* _Excerpt_:
Eligibility Criteria: The University of Michigan must nominate students for this award (applications submitted by students directly to the Luce Foundation will not be considered). Students who already have significant experience in Asia or Asian studies are NOT eligible for nomination to the Luce Scholars Program. Candidates must be American citizens who have received at least a bachelor’s degree and are no more than 29 years old on July 1, 2016. Nominees should have a record of high achievement, outstanding leadership ability, and a clearly defined career interest with evidence of potential for professional accomplishment.

Deadline:  October 15, 2015. Late or incomplete applications will not be accepted. Candidates are advised to begin preparing their applications well in advance of the October deadline. Gathering some of the documents requested may take some time. Most particularly, applicants should give careful thought to the preparation of their essay in which they set out, in their own words, their interests and aspirations, and their detailed reasons for wishing to intern in Asia. This statement is especially helpful to review committees in their attempt to gain an understanding of an applicant’s strengths, and will be used to determine the Luce Scholar-elect’s suitability for placement in an internship.

Application Submission:  University of Michigan students and alumni interested in applying to the Luce Scholars Program must submit a hard copy of the application materials to Kelly Peckens at the U-M International Institute.  Application Materials:

    1. Luce Scholars Program Application
    2. Four Letters of Recommendation
    3. Transcripts (undergraduate and graduate, if applicable)
    4. Two Passport-size Photos

Review Process: An International Institute committee will review applications, and will invite the most promising applicants for an interview in October. All applicants will be informed of the results of the University of Michigan review by the end of October.

* _Dataset_:

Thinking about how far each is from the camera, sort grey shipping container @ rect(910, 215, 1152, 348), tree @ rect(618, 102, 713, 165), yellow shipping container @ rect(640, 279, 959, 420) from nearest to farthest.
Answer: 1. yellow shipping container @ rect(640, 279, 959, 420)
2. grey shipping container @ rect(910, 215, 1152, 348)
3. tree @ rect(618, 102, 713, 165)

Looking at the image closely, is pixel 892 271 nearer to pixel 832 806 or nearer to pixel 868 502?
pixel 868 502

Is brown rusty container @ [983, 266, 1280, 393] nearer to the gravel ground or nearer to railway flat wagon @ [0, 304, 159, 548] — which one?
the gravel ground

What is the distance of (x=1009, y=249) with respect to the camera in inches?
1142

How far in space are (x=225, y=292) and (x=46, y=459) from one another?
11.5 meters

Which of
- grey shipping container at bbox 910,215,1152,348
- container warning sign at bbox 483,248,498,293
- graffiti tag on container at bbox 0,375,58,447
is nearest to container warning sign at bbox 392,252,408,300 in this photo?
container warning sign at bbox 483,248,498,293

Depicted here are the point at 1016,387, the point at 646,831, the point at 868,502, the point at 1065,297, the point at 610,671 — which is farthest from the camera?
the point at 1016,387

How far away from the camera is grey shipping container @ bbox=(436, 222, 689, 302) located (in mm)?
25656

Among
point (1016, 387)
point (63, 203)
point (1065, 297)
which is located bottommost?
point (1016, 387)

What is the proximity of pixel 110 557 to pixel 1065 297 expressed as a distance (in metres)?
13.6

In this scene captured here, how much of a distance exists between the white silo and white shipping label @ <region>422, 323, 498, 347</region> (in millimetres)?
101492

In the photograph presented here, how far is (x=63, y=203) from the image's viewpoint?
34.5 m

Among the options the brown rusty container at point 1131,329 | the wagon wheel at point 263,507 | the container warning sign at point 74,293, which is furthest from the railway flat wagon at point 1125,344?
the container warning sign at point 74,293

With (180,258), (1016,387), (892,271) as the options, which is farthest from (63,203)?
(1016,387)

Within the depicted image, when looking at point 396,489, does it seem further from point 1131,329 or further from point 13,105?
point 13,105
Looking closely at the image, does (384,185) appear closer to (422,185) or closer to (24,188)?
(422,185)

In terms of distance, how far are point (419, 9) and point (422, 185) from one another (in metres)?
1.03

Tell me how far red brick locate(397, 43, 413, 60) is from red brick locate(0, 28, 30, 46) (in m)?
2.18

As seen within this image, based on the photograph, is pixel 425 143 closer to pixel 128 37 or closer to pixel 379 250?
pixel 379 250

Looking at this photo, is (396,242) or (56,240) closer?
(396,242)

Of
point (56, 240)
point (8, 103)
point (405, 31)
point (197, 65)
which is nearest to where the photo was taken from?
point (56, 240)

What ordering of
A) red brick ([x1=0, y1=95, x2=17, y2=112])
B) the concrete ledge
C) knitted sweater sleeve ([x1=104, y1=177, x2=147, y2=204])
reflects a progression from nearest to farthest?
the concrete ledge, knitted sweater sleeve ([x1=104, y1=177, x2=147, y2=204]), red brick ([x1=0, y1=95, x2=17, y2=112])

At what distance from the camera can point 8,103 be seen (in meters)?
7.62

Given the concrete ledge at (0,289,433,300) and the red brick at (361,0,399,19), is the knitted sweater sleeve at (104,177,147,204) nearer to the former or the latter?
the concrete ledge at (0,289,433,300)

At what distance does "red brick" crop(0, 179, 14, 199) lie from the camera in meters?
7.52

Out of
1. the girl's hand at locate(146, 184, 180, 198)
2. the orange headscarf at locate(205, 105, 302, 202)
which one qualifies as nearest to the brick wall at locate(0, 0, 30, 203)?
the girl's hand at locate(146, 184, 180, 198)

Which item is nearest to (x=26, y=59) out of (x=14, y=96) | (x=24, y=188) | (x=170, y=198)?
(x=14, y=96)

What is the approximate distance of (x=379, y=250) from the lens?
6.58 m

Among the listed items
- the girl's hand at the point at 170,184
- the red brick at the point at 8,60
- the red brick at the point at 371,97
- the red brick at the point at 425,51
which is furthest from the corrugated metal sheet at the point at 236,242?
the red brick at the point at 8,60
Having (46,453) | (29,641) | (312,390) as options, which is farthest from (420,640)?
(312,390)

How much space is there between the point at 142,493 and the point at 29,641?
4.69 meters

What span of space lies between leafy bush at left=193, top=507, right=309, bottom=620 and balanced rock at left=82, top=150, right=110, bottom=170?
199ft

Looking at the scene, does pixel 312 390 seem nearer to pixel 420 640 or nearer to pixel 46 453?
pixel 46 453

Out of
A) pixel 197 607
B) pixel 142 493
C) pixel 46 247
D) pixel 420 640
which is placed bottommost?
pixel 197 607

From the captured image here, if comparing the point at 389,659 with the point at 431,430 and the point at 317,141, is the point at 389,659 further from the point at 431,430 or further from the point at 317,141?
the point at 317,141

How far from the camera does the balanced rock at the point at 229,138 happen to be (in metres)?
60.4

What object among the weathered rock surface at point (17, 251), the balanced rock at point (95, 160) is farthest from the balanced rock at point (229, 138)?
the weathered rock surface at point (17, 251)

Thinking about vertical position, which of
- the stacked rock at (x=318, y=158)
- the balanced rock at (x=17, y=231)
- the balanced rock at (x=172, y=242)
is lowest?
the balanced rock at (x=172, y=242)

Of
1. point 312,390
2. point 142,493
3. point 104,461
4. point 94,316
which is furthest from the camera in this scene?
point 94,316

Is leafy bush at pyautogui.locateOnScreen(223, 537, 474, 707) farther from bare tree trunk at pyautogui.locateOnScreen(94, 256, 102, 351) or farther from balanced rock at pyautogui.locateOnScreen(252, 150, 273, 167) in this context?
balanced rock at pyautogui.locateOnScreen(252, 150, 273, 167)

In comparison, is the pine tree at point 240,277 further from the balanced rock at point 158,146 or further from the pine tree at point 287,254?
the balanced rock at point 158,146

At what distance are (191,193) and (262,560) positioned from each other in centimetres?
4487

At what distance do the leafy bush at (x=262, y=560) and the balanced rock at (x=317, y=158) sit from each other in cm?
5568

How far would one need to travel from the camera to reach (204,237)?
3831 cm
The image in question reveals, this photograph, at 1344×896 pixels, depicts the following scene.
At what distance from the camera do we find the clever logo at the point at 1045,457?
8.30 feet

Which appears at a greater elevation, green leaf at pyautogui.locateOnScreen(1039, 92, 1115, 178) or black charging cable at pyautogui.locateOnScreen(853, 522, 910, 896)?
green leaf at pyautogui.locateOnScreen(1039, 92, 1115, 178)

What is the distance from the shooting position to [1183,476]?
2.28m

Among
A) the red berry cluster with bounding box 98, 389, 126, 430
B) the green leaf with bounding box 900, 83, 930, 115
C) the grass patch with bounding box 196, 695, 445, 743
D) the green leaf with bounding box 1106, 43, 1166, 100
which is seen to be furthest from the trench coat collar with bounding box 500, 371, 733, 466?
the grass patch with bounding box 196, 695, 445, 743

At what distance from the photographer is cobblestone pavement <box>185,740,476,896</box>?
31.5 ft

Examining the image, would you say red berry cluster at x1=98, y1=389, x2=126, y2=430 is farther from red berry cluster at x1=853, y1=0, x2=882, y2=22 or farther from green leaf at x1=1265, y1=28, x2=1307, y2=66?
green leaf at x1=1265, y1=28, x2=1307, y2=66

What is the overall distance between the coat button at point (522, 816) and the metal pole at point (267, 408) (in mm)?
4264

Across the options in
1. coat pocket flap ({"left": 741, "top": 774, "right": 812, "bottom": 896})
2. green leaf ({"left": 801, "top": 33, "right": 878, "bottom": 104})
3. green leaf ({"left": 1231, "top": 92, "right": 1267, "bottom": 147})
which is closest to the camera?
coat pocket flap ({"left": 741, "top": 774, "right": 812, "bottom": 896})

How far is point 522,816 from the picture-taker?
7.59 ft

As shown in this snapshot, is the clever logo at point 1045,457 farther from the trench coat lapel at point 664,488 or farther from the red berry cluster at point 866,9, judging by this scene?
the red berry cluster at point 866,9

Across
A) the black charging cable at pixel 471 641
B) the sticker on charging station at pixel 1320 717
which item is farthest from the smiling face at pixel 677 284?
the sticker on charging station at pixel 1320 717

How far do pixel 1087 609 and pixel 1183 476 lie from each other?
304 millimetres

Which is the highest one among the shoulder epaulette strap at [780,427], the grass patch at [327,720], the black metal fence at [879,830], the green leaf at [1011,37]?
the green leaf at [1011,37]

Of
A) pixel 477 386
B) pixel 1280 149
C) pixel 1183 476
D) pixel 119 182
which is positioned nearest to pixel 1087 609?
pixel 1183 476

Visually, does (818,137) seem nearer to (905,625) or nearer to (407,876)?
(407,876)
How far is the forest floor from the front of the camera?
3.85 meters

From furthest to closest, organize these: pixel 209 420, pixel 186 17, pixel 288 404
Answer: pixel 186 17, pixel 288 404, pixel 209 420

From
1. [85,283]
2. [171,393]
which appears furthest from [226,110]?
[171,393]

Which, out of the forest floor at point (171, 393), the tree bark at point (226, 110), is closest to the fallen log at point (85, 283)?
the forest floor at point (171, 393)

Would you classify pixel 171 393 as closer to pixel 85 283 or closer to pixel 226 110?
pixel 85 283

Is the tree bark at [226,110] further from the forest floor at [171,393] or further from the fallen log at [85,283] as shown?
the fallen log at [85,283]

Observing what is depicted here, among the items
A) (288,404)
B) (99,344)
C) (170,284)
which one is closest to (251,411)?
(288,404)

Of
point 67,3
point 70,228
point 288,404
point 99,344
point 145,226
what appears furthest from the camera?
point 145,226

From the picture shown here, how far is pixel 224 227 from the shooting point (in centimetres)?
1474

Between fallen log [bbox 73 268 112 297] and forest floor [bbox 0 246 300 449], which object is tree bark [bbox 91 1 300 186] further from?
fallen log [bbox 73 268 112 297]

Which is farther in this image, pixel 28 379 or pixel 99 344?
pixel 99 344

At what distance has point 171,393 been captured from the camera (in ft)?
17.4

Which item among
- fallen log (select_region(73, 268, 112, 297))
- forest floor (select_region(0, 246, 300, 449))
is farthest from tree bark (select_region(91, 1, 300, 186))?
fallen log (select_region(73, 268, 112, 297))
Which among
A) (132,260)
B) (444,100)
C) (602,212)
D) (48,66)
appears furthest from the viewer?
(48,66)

* _Work to do_: Copy the Luce Scholars excerpt from "1. Luce Scholars" to "end of October.", switching "Four" to "Three".

* _Complete response_:
1. Luce Scholars Program Application
    2. Three Letters of Recommendation
    3. Transcripts (undergraduate and graduate, if applicable)
    4. Two Passport-size Photos

Review Process: An International Institute committee will review applications, and will invite the most promising applicants for an interview in October. All applicants will be informed of the results of the University of Michigan review by the end of October.